▶ [Items from a data source]:
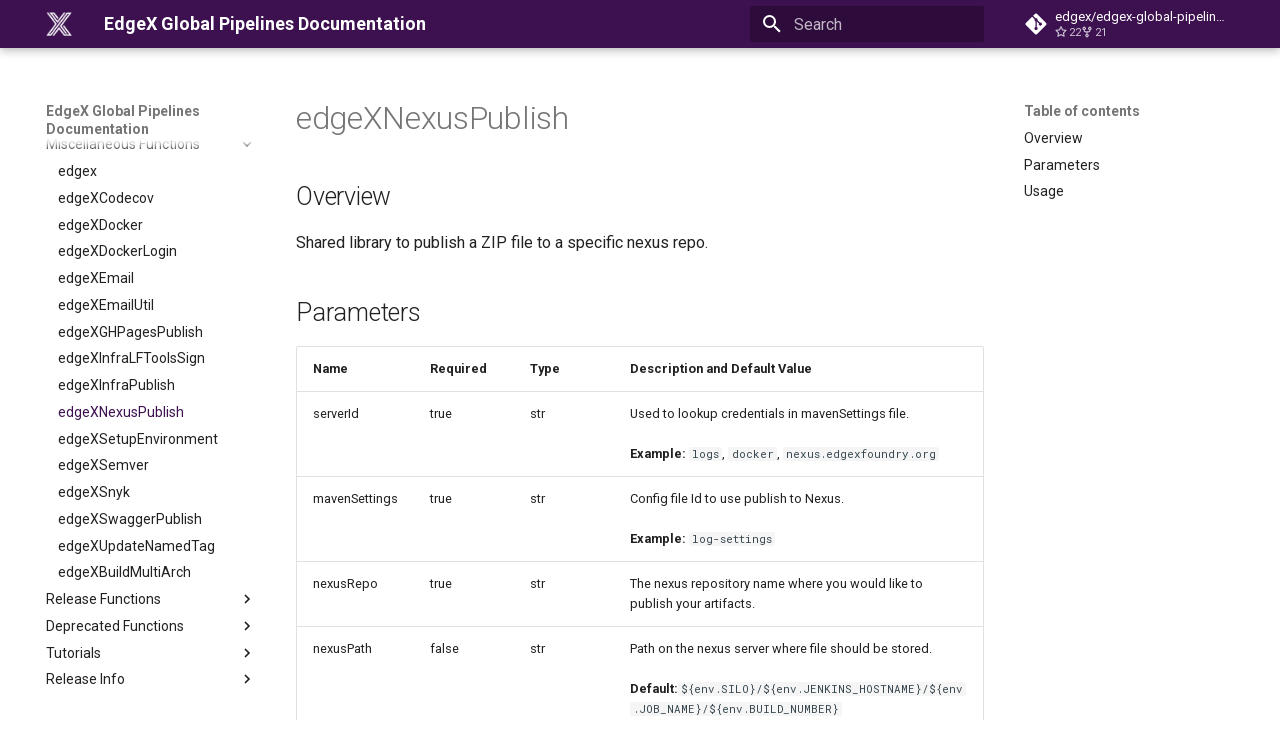

--- FILE ---
content_type: text/css; charset=utf-8
request_url: https://edgexfoundry.github.io/edgex-global-pipelines/html/assets/stylesheets/version-select.css
body_size: -338
content:
#version-selector {
    padding: .6rem .8rem;
  }
  .md-nav__item--nested #version-selector {
    padding: .6rem .6rem;
  }
  #version-selector select {
    display: block;
    width: 100%;
    font-size: .8rem;
  }
  @media only screen and (min-width:76.1875em) {
  .md-nav__item--nested #version-selector {
    padding: .6rem .0rem;
  }
#version-selector {
    padding: .6rem .6rem;
}

--- FILE ---
content_type: text/css; charset=utf-8
request_url: https://edgexfoundry.github.io/edgex-global-pipelines/html/assets/stylesheets/branding.css
body_size: -291
content:
:root {

    --md-default-fg-color:               hsla(0, 0%, 0%, 0.87);
    --md-default-fg-color--light:        hsla(0, 0%, 0%, 0.54);
    --md-default-fg-color--lighter:      hsla(0, 0%, 0%, 0.26);
    --md-default-fg-color--lightest:     hsla(0, 0%, 0%, 0.07);
    --md-default-bg-color:               hsla(0, 0%, 100%, 1);
    --md-default-bg-color--light:        hsla(0, 0%, 100%, 0.7);
    --md-default-bg-color--lighter:      hsla(0, 0%, 100%, 0.3);
    --md-default-bg-color--lightest:     hsla(0, 0%, 100%, 0.12);
  
    --md-primary-fg-color:               hsla(282, 65%, 19%, 1);
    --md-primary-fg-color--light:        hsla(282, 65%, 19%, 1);
    --md-primary-fg-color--dark:         hsla(282, 65%, 19%, 1);
    --md-primary-bg-color:               hsla(0, 0%, 100%, 1);
    --md-primary-bg-color--light:        hsla(0, 0%, 100%, 0.7);
  
    --md-accent-fg-color:                hsla(343, 55%, 37%, 1);
    --md-accent-fg-color--transparent:   hsla(343, 55%, 37%, 0.1);
    --md-accent-bg-color:                hsla(0, 0%, 100%, 1);
    --md-accent-bg-color--light:         hsla(0, 0%, 100%, 0.7);
  
    --md-code-bg-color:                  hsla(0, 0%, 92.5%, 0.5);
    --md-code-fg-color:                  hsla(200, 18%, 26%, 1);
  }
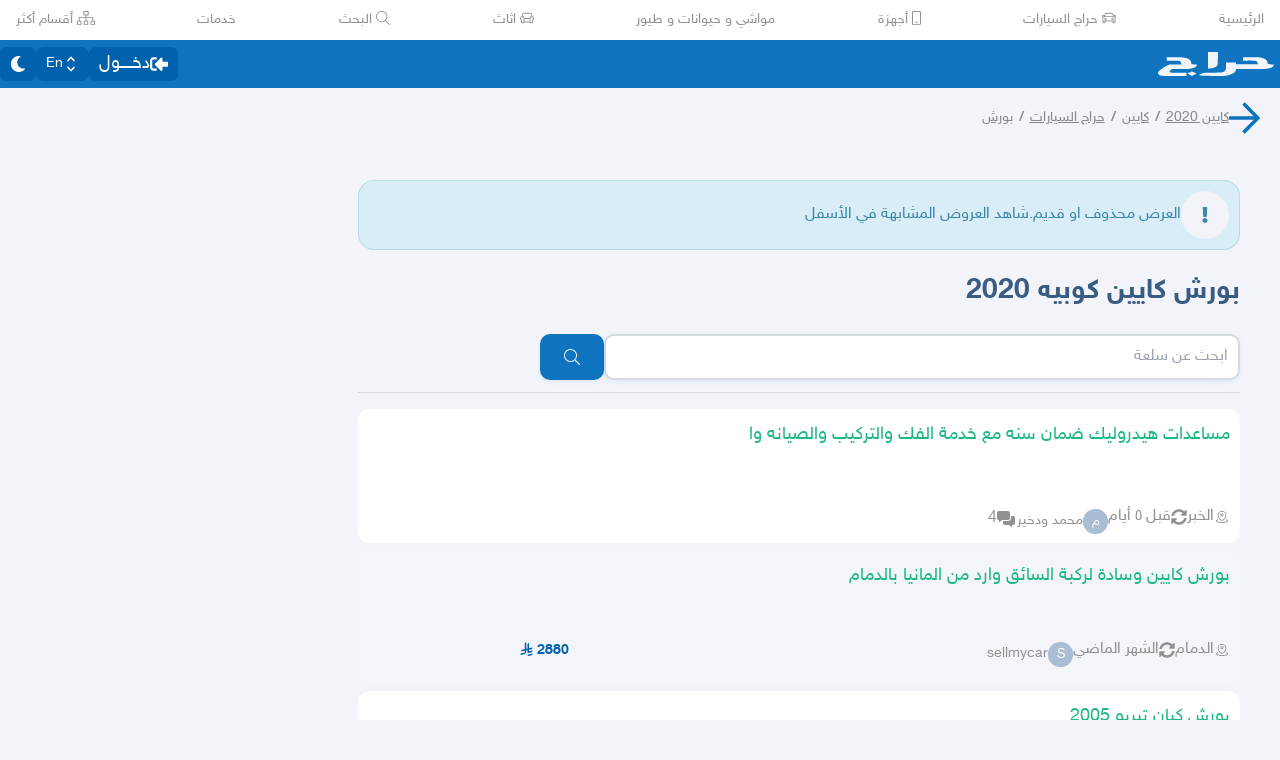

--- FILE ---
content_type: application/javascript
request_url: https://v8-cdn.haraj.com.sa/ext_v11/assets/useUrlState-CNna6S_5.js
body_size: 529
content:

!function(){try{var e="undefined"!=typeof window?window:"undefined"!=typeof global?global:"undefined"!=typeof globalThis?globalThis:"undefined"!=typeof self?self:{},n=(new e.Error).stack;n&&(e._sentryDebugIds=e._sentryDebugIds||{},e._sentryDebugIds[n]="b40a2e9b-f1d5-57b4-b282-01566778e91c")}catch(e){}}();
import{u as s}from"./useRouter-DS9wQ5Yz.js";import{u as e}from"./useParams-Ro2iEoDF.js";import{u as m}from"./useSearchParams-BrPXPeCB.js";import{u}from"./useCurrentLocale-BzhikqBC.js";import{r as n}from"./chunk-JMJ3UQ3L-CfoBu44Q.js";import{U as p}from"./urlState-CGneuK0L.js";const P=()=>{const r=s(),t=e(),a=m(),o=u();return n.useMemo(()=>new p(o,t,a,null,r),[r,t,a.toString(),o])};export{P as u};
//# sourceMappingURL=useUrlState-CNna6S_5.js.map

//# debugId=b40a2e9b-f1d5-57b4-b282-01566778e91c


--- FILE ---
content_type: image/svg+xml
request_url: https://v8-cdn.haraj.com.sa/logos/deal_logo.svg
body_size: 51824
content:
<svg version="1.2" xmlns="http://www.w3.org/2000/svg" viewBox="0 0 238 156" width="238" height="156">
	<title>image</title>
	<defs>
		<image  width="469" height="1002" id="img1" href="[data-uri]"/>
	</defs>
	<style>
	</style>
	<use id="Background" href="#img1" x="-115" y="-418"/>
</svg>

--- FILE ---
content_type: application/javascript
request_url: https://v8-cdn.haraj.com.sa/ext_v11/assets/PostContact.ui-CeUpXzt6.js
body_size: 571
content:

!function(){try{var e="undefined"!=typeof window?window:"undefined"!=typeof global?global:"undefined"!=typeof globalThis?globalThis:"undefined"!=typeof self?self:{},n=(new e.Error).stack;n&&(e._sentryDebugIds=e._sentryDebugIds||{},e._sentryDebugIds[n]="59f34a96-aefa-5b76-83ae-0788ce2c37e6")}catch(e){}}();
import{j as s}from"./jsx-runtime-D_zvdyIk.js";import{c as u}from"./clsx-B-dksMZM.js";var n={},f;function d(){return f||(f=1,function(a){Object.defineProperty(a,"__esModule",{value:!0});var e="fas",t="phone-alt",r=512,i=512,o=[],c="f879",l="M497.39 361.8l-112-48a24 24 0 0 0-28 6.9l-49.6 60.6A370.66 370.66 0 0 1 130.6 204.11l60.6-49.6a23.94 23.94 0 0 0 6.9-28l-48-112A24.16 24.16 0 0 0 122.6.61l-104 24A24 24 0 0 0 0 48c0 256.5 207.9 464 464 464a24 24 0 0 0 23.4-18.6l24-104a24.29 24.29 0 0 0-14.01-27.6z";a.definition={prefix:e,iconName:t,icon:[r,i,o,c,l]},a.faPhoneAlt=a.definition,a.prefix=e,a.iconName=t,a.width=r,a.height=i,a.ligatures=o,a.unicode=c,a.svgPathData=l}(n)),n}var m=d();function g({children:a,noMobile:e,onClick:t,...r}){return s.jsx("a",{...r,className:u("border-secondary-input-gray flex cursor-pointer items-center gap-4 border-b pb-2 last:border-0",e?"text-secondary":"text-text-primary dark:text-secondary",e&&"pointer-events-none cursor-default",r.className),onClick:t,children:a})}function x({children:a}){return s.jsx("div",{className:"flex h-[24px] w-[24px] items-center justify-center py-1",children:a})}export{g as M,x as R,m as f};
//# sourceMappingURL=PostContact.ui-CeUpXzt6.js.map

//# debugId=59f34a96-aefa-5b76-83ae-0788ce2c37e6


--- FILE ---
content_type: application/javascript
request_url: https://v8-cdn.haraj.com.sa/ext_v11/assets/hidden-FLUjeEmY.js
body_size: 299
content:

!function(){try{var e="undefined"!=typeof window?window:"undefined"!=typeof global?global:"undefined"!=typeof globalThis?globalThis:"undefined"!=typeof self?self:{},n=(new e.Error).stack;n&&(e._sentryDebugIds=e._sentryDebugIds||{},e._sentryDebugIds[n]="830084c8-2c4e-59ba-b453-c323a0640f4d")}catch(e){}}();
import{K as t,L as a}from"./ScrollableContainer-CDArS5JY.js";let l="span";var p=(e=>(e[e.None=1]="None",e[e.Focusable=2]="Focusable",e[e.Hidden=4]="Hidden",e))(p||{});function s(e,r){var i;let{features:d=1,...o}=e,n={ref:r,"aria-hidden":(d&2)===2?!0:(i=o["aria-hidden"])!=null?i:void 0,hidden:(d&4)===4?!0:void 0,style:{position:"fixed",top:1,left:1,width:1,height:0,padding:0,margin:-1,overflow:"hidden",clip:"rect(0, 0, 0, 0)",whiteSpace:"nowrap",borderWidth:"0",...(d&4)===4&&(d&2)!==2&&{display:"none"}}};return a()({ourProps:n,theirProps:o,slot:{},defaultTag:l,name:"Hidden"})}let u=t(s);export{u as f,p as s};
//# sourceMappingURL=hidden-FLUjeEmY.js.map

//# debugId=830084c8-2c4e-59ba-b453-c323a0640f4d
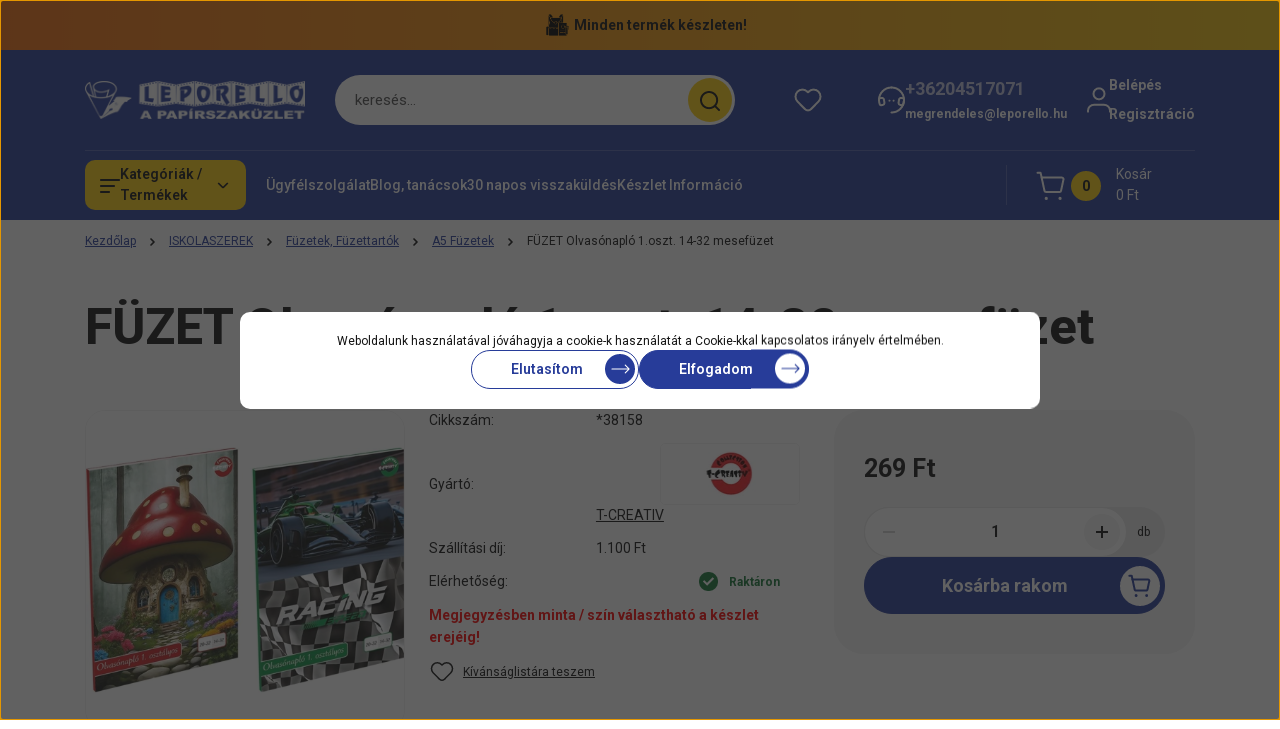

--- FILE ---
content_type: text/html; charset=UTF-8
request_url: https://www.leporello.hu/_fragment?_path=_format%3Dhtml%26_locale%3Den%26_controller%3Dmodule%252Fwishlist&_hash=alFtsIHcZGez44chVQk5WwHXKYF5eDOCyHlHMO0Dvi8%3D
body_size: 1026
content:

<div class="js-wishlist-module header-wishlist-module d-flex position-relative">
    <div class="dropdown dropright wishlist-dropdown d-flex align-items-center justify-content-center js-dropdown">
        <a href="/index.php?route=wishlist/wishlist"
           class="js-dropdown-toggle header-box-link dropdown-toggle wishlist-dropdown-toggle position-relative d-flex align-items-center justify-content-center"
           aria-expanded="false"
           aria-label="Kívánságlistád ">
                    </a>
            </div>
    <div id="js-aria-live-wishlist" class="visually-hidden" role="status" aria-live="polite" aria-atomic="true"></div>
</div>

<script>const textWishlistAdd="A termék a kívánságlistára helyezve:";const textWishlistRemove="A termék eltávolítva a kívánságlistáról:";const textWishlistAllStart="Összesen:";const textWishlistAllEnd="termék van a kívánságlistán.";ShopRenter.WishlistHandler={wishlistedProducts:[],initClass:'.js-add-to-wishlist',activeClass:'js-product-on-wishlist'};ShopRenter.WishlistHandler.setWishListedButtons=function(){var wishListButtons=document.querySelectorAll(ShopRenter.WishlistHandler.initClass);wishListButtons.forEach(function(element){if(ShopRenter.WishlistHandler.wishlistedProducts.includes(element.dataset.id)){element.classList.add(ShopRenter.WishlistHandler.activeClass);}else{element.classList.remove(ShopRenter.WishlistHandler.activeClass);}});};ShopRenter.WishlistHandler.announce=function(message){const liveRegion=document.getElementById('js-aria-live-wishlist');if(liveRegion){liveRegion.textContent='';setTimeout(function(){liveRegion.textContent=message;},50);}};ShopRenter.WishlistHandler.setAriaAndAnnounce=function(element,isAdding,productName){element.setAttribute('aria-pressed',isAdding?'true':'false');var count=ShopRenter.WishlistHandler.getWishlistCount();var message=(isAdding?textWishlistAdd:textWishlistRemove)
+productName+' - '
+textWishlistAllStart+count+' '
+textWishlistAllEnd;ShopRenter.WishlistHandler.announce(message);};ShopRenter.WishlistHandler.getWishlistCount=function(){const counterEl=document.querySelector('.js-wishlist-quantity-box');return counterEl?parseInt(counterEl.textContent,10)||0:0;};ShopRenter.WishlistHandler.clickHandler=function(event){event.preventDefault();var redirectMessage='';if(redirectMessage){alert(redirectMessage);location=window.BASEURL+'/customer/login';}
var activeClass=ShopRenter.WishlistHandler.activeClass;var wishListModule='.js-wishlist-module';var refreshElement='.wishlist-dropdown';var productId=this.dataset.id;var ajaxUrl;var afterSuccessMethod;var wishListButtons=ShopRenter.WishlistHandler.initClass+'[data-id="'+productId+'"]';var productName=this.dataset.name;if(this.classList.contains(activeClass)){ajaxUrl='index.php?route=module/wishlist/removeFromWishlist';afterSuccessMethod=function(element){element.classList.remove(activeClass);ShopRenter.WishlistHandler.setAriaAndAnnounce(element,false,productName);};}else{ajaxUrl='index.php?route=module/wishlist/addToWishlist';afterSuccessMethod=function(element){element.classList.add(activeClass);element.classList.add('animating');setTimeout(function(){element.classList.remove('animating');},1300);ShopRenter.WishlistHandler.setAriaAndAnnounce(element,true,productName);};}
$.ajax({type:'post',url:ajaxUrl,dataType:'json',data:'product_id='+productId,success:function(data){$(wishListModule).find(refreshElement).html($(data.html).find(refreshElement).html());document.querySelectorAll(wishListButtons).forEach(function(element){afterSuccessMethod(element);});}});};$(document).on('click',ShopRenter.WishlistHandler.initClass,ShopRenter.WishlistHandler.clickHandler);ShopRenter.WishlistHandler.setWishListedButtons();document.addEventListener('DOMContentLoaded',ShopRenter.WishlistHandler.setWishListedButtons);</script>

▶ [Work instruction]:
Could you copy, exactly and with no pictures, each line from the first one above to the line holding "only screen and"?

▶ [Expected answer]:
--- FILE ---
content_type: text/css; charset=utf-8
request_url: https://edgexfoundry.github.io/edgex-global-pipelines/html/assets/stylesheets/version-select.css
body_size: -338
content:
#version-selector {
    padding: .6rem .8rem;
  }
  .md-nav__item--nested #version-selector {
    padding: .6rem .6rem;
  }
  #version-selector select {
    display: block;
    width: 100%;
    font-size: .8rem;
  }
  @media only screen and (min-width:76.1875em) {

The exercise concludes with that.